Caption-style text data
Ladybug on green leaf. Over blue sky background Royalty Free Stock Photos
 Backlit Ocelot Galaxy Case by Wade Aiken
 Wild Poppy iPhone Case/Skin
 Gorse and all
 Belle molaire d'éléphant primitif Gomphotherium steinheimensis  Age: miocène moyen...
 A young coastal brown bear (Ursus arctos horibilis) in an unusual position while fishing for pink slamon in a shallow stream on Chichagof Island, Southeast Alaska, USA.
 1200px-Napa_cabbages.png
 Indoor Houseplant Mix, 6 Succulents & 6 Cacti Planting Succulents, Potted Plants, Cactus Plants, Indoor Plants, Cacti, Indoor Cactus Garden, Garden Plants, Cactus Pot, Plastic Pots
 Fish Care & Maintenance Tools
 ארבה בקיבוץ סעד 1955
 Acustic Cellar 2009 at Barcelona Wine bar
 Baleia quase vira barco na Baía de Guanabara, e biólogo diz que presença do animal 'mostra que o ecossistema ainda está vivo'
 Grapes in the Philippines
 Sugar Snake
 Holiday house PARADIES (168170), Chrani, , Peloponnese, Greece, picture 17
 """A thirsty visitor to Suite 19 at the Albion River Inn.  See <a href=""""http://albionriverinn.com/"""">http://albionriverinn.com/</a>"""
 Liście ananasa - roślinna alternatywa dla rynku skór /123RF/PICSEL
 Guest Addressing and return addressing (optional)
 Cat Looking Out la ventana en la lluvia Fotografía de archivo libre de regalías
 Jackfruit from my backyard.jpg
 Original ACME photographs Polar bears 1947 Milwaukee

PROMPT →
Retype the lines from the one containing "Jackfruit from my backyard.jpg" to the last line above. Change nothing and include no others.

YOUR SOLUTION →
 Jackfruit from my backyard.jpg
 Original ACME photographs Polar bears 1947 Milwaukee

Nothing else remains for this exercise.